Only one stretch of the data below is needed. Output the lines from the one with "order: Gruiformes" up to and including the one with "United States, site archbold_FL-41.", exactly as they stand.

[Collected data entries]
+===+

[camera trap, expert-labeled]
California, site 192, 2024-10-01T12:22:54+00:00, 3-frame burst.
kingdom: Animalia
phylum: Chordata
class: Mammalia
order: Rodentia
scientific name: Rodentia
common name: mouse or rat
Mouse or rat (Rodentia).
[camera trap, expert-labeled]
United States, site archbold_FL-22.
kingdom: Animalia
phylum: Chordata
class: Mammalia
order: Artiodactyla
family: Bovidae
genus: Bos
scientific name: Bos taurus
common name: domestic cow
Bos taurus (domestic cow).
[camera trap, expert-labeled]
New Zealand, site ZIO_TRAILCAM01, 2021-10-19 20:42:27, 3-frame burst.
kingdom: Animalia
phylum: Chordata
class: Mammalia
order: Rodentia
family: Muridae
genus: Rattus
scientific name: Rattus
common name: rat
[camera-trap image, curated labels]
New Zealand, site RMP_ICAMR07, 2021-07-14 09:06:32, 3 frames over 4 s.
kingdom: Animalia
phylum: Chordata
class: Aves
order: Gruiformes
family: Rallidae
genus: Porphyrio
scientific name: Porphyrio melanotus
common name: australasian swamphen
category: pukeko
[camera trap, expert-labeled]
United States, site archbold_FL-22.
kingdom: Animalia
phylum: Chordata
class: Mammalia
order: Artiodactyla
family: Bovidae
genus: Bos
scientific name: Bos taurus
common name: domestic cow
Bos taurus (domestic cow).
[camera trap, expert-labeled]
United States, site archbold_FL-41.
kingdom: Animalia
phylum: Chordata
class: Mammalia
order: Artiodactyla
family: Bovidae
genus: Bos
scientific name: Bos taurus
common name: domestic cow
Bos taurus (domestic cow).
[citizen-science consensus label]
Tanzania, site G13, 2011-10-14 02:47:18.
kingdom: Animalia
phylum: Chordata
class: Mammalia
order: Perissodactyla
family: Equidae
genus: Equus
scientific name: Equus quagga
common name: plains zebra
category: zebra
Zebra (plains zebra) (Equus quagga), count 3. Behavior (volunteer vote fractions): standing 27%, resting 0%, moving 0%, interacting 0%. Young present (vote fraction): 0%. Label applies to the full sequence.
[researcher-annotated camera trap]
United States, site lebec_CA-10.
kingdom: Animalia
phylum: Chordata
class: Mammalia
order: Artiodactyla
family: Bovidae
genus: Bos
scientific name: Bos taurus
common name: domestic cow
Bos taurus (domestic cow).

+===+

◆ **EXERCISE RESPONSE**:
order: Gruiformes
family: Rallidae
genus: Porphyrio
scientific name: Porphyrio melanotus
common name: australasian swamphen
category: pukeko
[camera trap, expert-labeled]
United States, site archbold_FL-22.
kingdom: Animalia
phylum: Chordata
class: Mammalia
order: Artiodactyla
family: Bovidae
genus: Bos
scientific name: Bos taurus
common name: domestic cow
Bos taurus (domestic cow).
[camera trap, expert-labeled]
United States, site archbold_FL-41.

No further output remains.